Web page caption snippets:
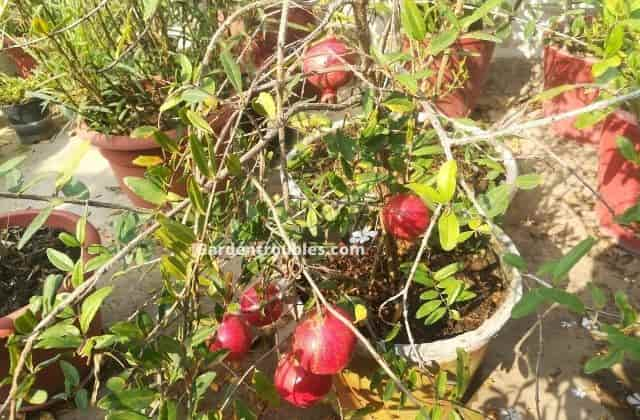 Pomegranate - fruit that can be grown in pots easily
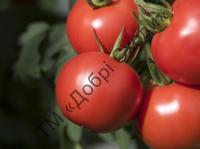 Найбільший урожай, чудовий смак та зовнішній вигляд.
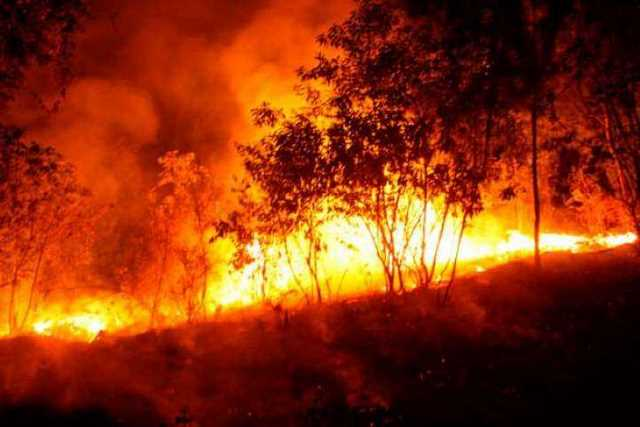 incendio-cerro-de-la-Cruz-Uruapan-2
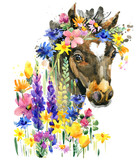 cute foal watercolor illustration. little horse in the summer flowers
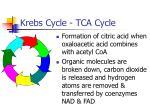 krebs cycle tca cycle
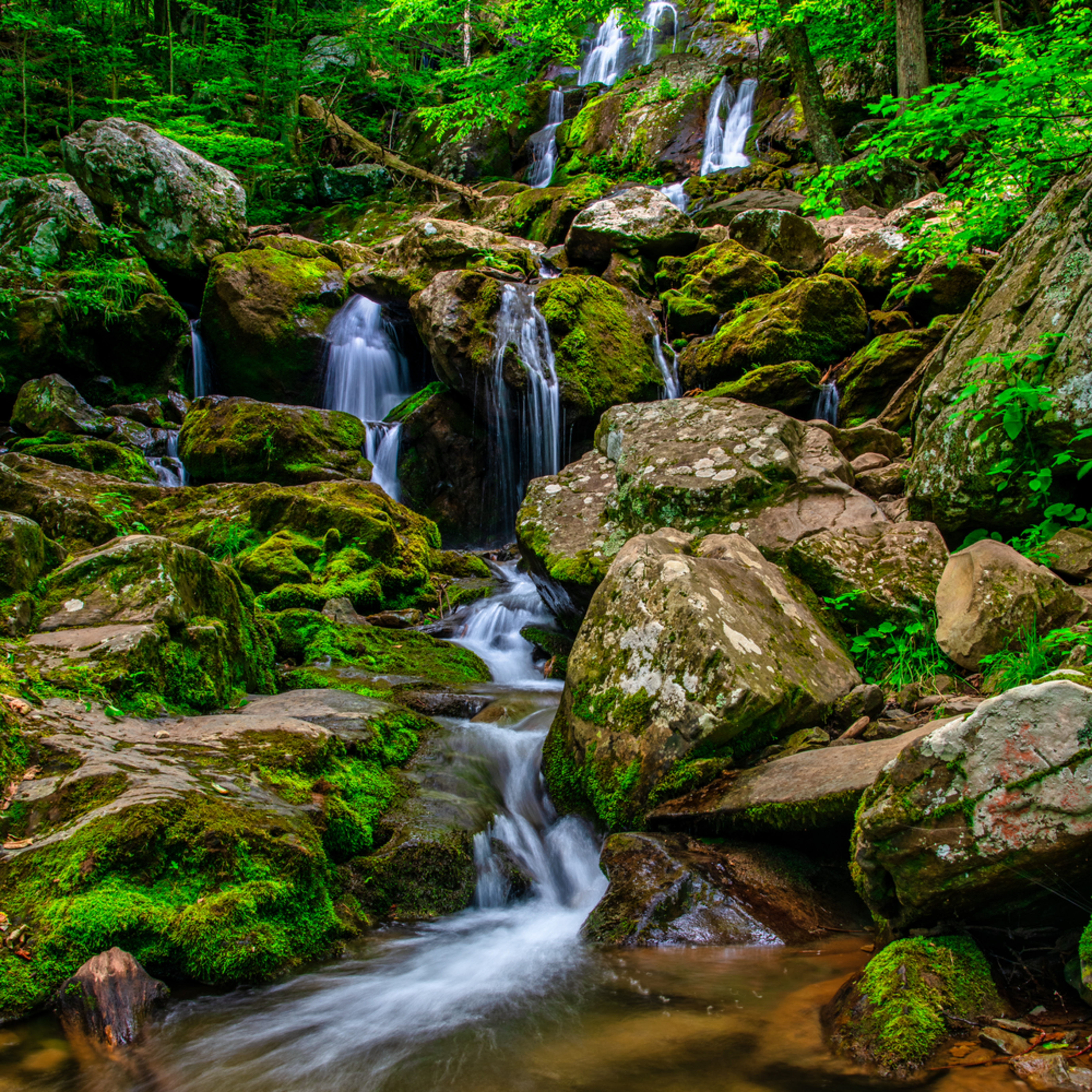 Andy crawford photography down dark hollow falls ktmm1p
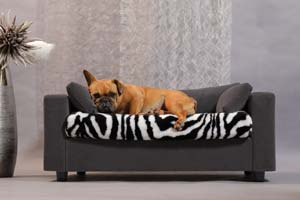 Luxurious Bulldog Bed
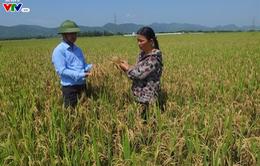 Hà Tĩnh: Vụ lúa Đông Xuân liên tiếp bị dịch bệnh đạo ôn trên diện rộng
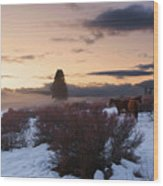 Horses In Snow At Sunset Wood Print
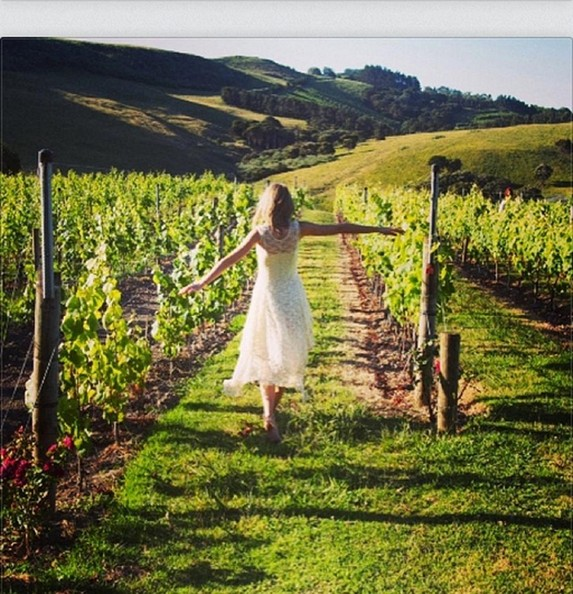 Taylor Swift wandered through a vineyard because of course.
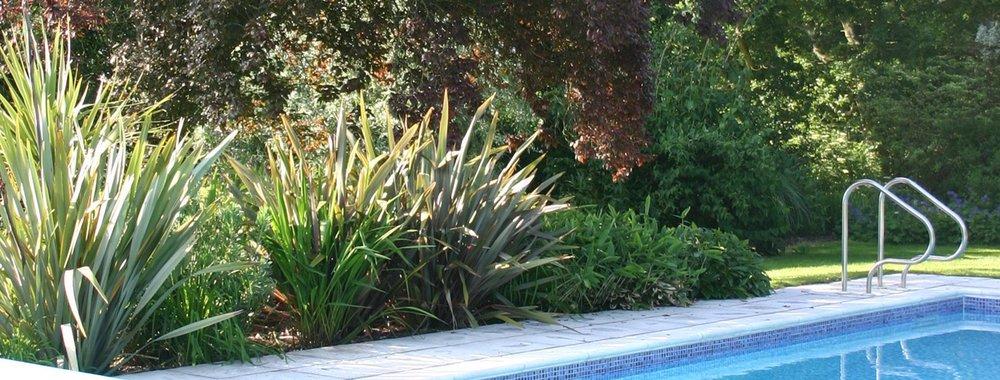 Euphorbia Design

ASSIGNMENT
Every line above is to be given again exactly, apart from the pictures.

ANSWER TO THIS TASK
 Pomegranate - fruit that can be grown in pots easily
 Найбільший урожай, чудовий смак та зовнішній вигляд.
 incendio-cerro-de-la-Cruz-Uruapan-2
 cute foal watercolor illustration. little horse in the summer flowers
 krebs cycle tca cycle
 Andy crawford photography down dark hollow falls ktmm1p
 Luxurious Bulldog Bed
 Hà Tĩnh: Vụ lúa Đông Xuân liên tiếp bị dịch bệnh đạo ôn trên diện rộng
 Horses In Snow At Sunset Wood Print
 Taylor Swift wandered through a vineyard because of course.
 Euphorbia Design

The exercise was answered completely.